Die Entscheidung soll erst bekannt gegeben werden, wenn geklärt ist, in welcher Liga die Eintracht in Zukunft spielen wird. Der 41 Jahre alte Sobotzik hat zwischen 1995 und 2001 mit Unterbrechungen sechs Jahre für die Eintracht gespielt, später noch für den 1. FC Kaiserslautern, Rapid Wien, Union Berlin, die Spvgg. Unterhaching und Sandefjord in Norwegen. Seine Profikarriere hat er 2011 beim FSV Frankfurt ausklingen lassen.
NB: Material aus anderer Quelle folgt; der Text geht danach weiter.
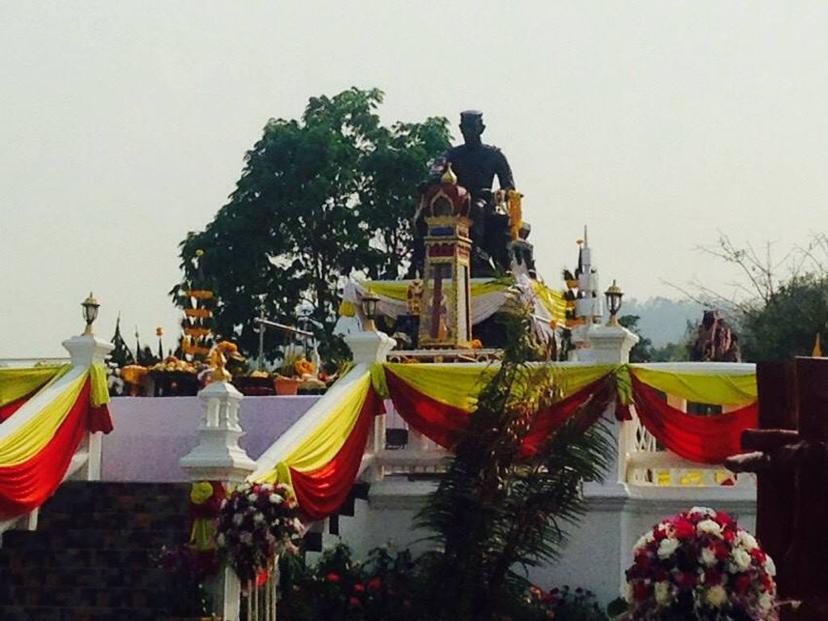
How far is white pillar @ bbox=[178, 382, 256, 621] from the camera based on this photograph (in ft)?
54.2

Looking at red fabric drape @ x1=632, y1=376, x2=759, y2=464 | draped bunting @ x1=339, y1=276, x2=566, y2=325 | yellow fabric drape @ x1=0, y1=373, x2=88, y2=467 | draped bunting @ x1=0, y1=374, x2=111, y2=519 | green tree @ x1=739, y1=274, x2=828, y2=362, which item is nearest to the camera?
draped bunting @ x1=0, y1=374, x2=111, y2=519

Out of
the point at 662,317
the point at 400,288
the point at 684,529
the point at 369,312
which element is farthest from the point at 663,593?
the point at 662,317

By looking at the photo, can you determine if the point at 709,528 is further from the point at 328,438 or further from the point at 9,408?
the point at 9,408

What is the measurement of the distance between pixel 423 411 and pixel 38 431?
378 cm

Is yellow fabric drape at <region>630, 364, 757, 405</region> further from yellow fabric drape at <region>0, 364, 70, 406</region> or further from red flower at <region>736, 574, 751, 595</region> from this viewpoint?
red flower at <region>736, 574, 751, 595</region>

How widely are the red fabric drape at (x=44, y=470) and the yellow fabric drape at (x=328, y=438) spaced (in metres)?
2.47

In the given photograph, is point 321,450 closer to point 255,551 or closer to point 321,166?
point 255,551

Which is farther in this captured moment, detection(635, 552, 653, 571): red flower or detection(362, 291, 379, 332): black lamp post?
detection(362, 291, 379, 332): black lamp post

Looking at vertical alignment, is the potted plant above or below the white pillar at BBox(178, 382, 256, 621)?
above

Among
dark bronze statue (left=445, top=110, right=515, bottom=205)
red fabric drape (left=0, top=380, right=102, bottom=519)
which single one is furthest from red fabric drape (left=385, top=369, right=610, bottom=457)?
dark bronze statue (left=445, top=110, right=515, bottom=205)

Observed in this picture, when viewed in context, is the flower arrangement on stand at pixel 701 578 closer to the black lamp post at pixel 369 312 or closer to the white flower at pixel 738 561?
the white flower at pixel 738 561

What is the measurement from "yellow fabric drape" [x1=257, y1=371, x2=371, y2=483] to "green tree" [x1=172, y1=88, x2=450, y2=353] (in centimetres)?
2174

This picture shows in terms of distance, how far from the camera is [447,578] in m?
16.5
Nach dem Ende seiner Karriere hat er gemeinsam mit dem von Hessischen Rundfunk bekannten Reporter Dirk Schmitt die Personaldienstleistungsfirma SOMOS aufgebaut. 2015 hat Thomas Sobotzik seine Anteile an der Firma an seinen Partner abgegeben, um sich ganz auf seine Karriere Sportbusiness vorzubereiten. Als Spielervermittler hat er unter anderem in Polen und Skandinavien Erfahrungen gesammelt.